How Postgres sequences issues can impact your messaging guarantees
Big picture descriptions and overall explanations are great. They help us to understand the foundations of new ideas and then find the place we need to evaluate more. Still, we’re starting to face reality when we try to go deeper. This may be harsh. It may be a good bullshit filter when we realise the idea is not as simple as pictured. We may just throw, “this can’t be done!” or try to find our way through the problems.

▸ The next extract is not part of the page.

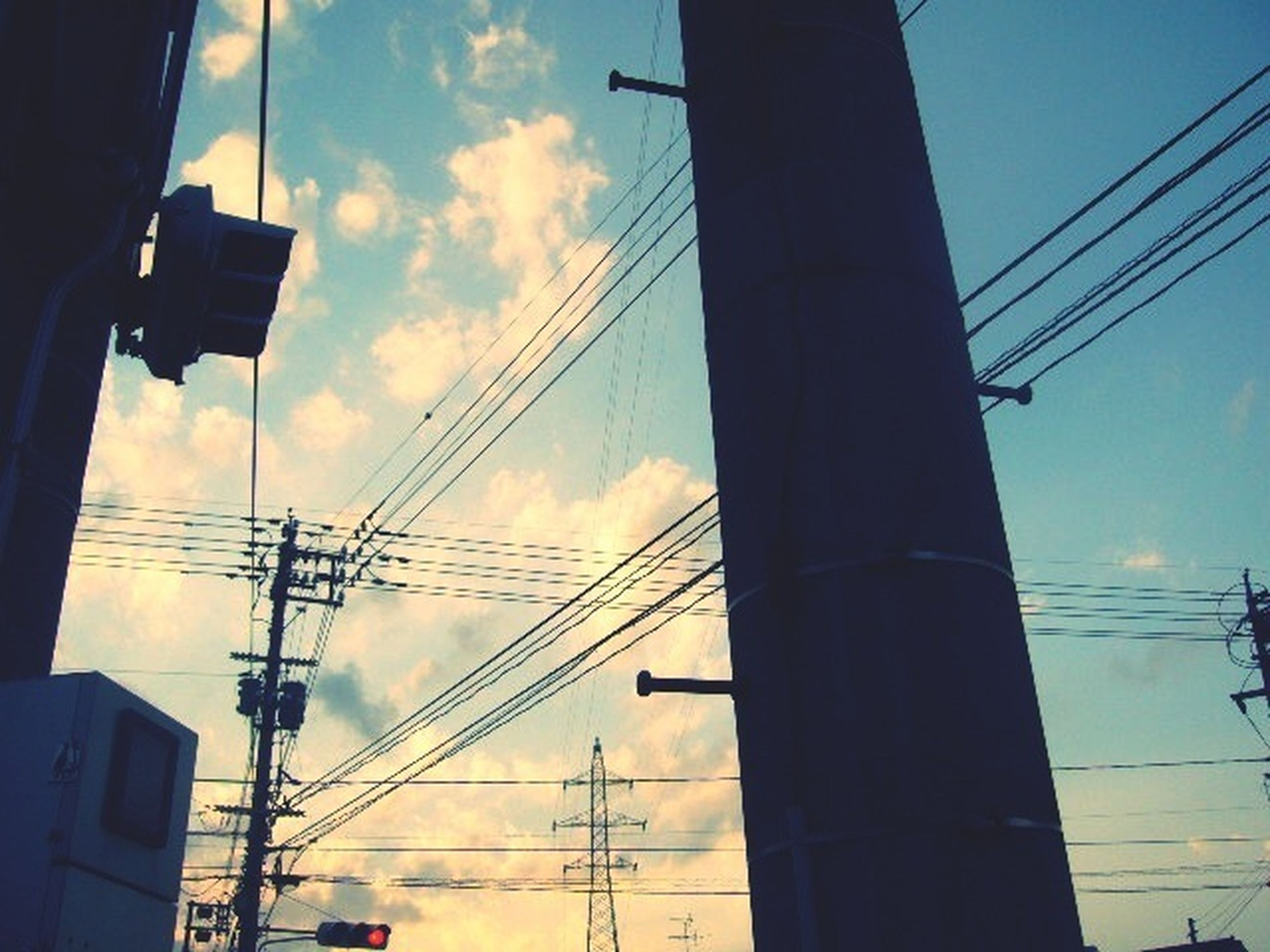 power line, electricity pylon, electricity, power supply, low angle view, cable, sky, connection, fuel and power generation, technology, power cable, built structure, building exterior, silhouette, cloud - sky, architecture, sunset, cloud, cloudy, no people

Let’s take an example of the Outbox pattern I described in my two articles:
- Outbox, Inbox patterns and delivery guarantees explained,
- Push-based Outbox Pattern with Postgres Logical Replication.
Two articles should be enough to exhaust the topic, aye? Let’s go deeper and discuss the potential poll-based implementation on top of Postgres. As it’s the most flexible relational database nowadays, it cannot be that hard.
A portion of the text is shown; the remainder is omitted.